Para VOS estas palabras
Mi amor y agradecimiento eternos por haberme salvado, en todas las formas posibles que alguien puede ser salvado

martes, 25 de diciembre de 2018

Gardenias. Demasiada MIEL


Pienso, mas bien alcanzo a oler el perfume de las gardenias en tu piel.
Abro los ojos para verlas mejor y no están.
Sos vos.
Que me haces florecer.

lunes, 5 de noviembre de 2018

Química orgánica I


No se que decir.
No digas nada. Siempre la cagas.
Estas enojado?
No
Y por que no me miras?
Porque si te miro, te voy a comer la boca y después… la química es cuestión de suerte dicen.

Baje los ojos. Me mire las manos. Y entonces lo escuche decir aquella frase de Galeano que tanto me gustaba…
Alguna vez tenía que pasarme, ¿no? Joderse. Yo sé perder.

Y me besó.

miércoles, 26 de septiembre de 2018

Un algo x día. (1)

Se sentaron enfrentados.
En ese bar de mesas de madera con centro verde. Un bar notable devenido en bar de palermo soho.
Enfrentados pero psicóticos.
En sillas oblicuas.
Ella con la pierna doblada sobre la silla en semi indio. Una niña mujer. Que trillado. Con esa cara de puta.

Él    - Dos cafés x favor.
          Y que libro te llevaste está vez? 
Ella - Esta noche ninguno.
          Le deje todas las preguntas a él.

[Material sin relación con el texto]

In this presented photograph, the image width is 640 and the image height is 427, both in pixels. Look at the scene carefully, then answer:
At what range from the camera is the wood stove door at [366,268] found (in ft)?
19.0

miércoles, 9 de mayo de 2018

HIJO


Nunca vas a recordar cuánto me amabas hoy.
Y si lo recordases, no lo creerías.
Ahora que me ves, como un par, o menos.
Cuando me ves, y no te gusta lo que ves.
Cuando no podes entender como la sangre nos une.
Pero, puedo jurarte hijo, que nadie me amó en la vida como me amas vos hoy.
Que ningún hombre me miro nunca así.
Como quien mira al mundo.


viernes, 2 de febrero de 2018

Cuarto Menguante

Entonces los viejos se detuvieron.
Venían caminando por la orilla del rio. En la Boca.
Los veo detenerse, desde mi ventana.
Ellos no saben que los veo.
El muy flaco y encorvado, con la panza hundida mas por la doblada postura que por la delgadez misma. Puro pellejo.
Ella, bajita y redondeada, como toda vieja.
Pero esta vez, ella sonríe.
La había visto las ultimas mil noches.
Desde mi ventana.
Ella siempre supo que la veía.
Pero aquellas veces, nunca sonrió.
Hoy, con un cuarto menguante, amarillo, casi comestible de tanta miel.
Ella sonríe.
No lo veo en sus dientes sino en las arrugas que se forman a la orilla de sus ojos.
Creo que el rio también sonríe.

El ruido del agua.

La apruebo desde nuestra ventana.
Gracias.



lunes, 9 de enero de 2017

Feliz cumpleaños Hijo, feliz siempre

Feliz cumpleaños Hijo, feliz siempre.
Me quedo echada a tu lado, en nuestra cama de tres, te observo dormir y cada tanto  sonreís, hasta te reís, y mi emoción no puede ser mayor.
Tiemblo de TANTO amor.
Quiero cantarte una canción...




domingo, 16 de octubre de 2016

Si te hace ilusión

Viendo Julieta me queda esta expresión dando vueltas por la cabeza.
Si te hace ilusión...

Miro por la ventana y veo la luna redonda y hermosa. Hacemos el amor. A oscuras. Igual cierro los ojos. Te veo a través de los párpados. No te adivino. Te veo. Claro. Hasta alcanzo a distinguir cómo te pega el reflejo de la luna llena. Como delinea tu perfil izquierdo. Juan respira agitado. Despertó de su sueño. Yo no. Voy a atenderlo, lo ayudo a volver a dormir. Sigo con los ojos cerrados. Soñando mi vida...
Me acuesto junto a él. Venís por tu guitarra y te pones a tocar en el living. A oscuras tambien. Con la luz blanca de la noche, perfecta, sobre las cuerdas. Suena algo parecido a Alberto Iglesias. Me pongo a escribir. Juan duerme. Y esta vida nuestra y todo lo que veo me hace mucha ilusión... Llegue  al hogar.
Shanti nilaya, mi puerto de paz final.

lunes, 3 de octubre de 2016

Sobre dientes y un poco más


 

- Mamá, mamá! Mirá! Tengo dos dientes!
- Que hermosos son Jotita! ¿Cómo se llaman?
- A éste le puse Pablo, y a éste le puse Diego
- Hijo, que lindo comunista me saliste!

(Soñando con mi hijo Juan, con Rivera & con Neruda)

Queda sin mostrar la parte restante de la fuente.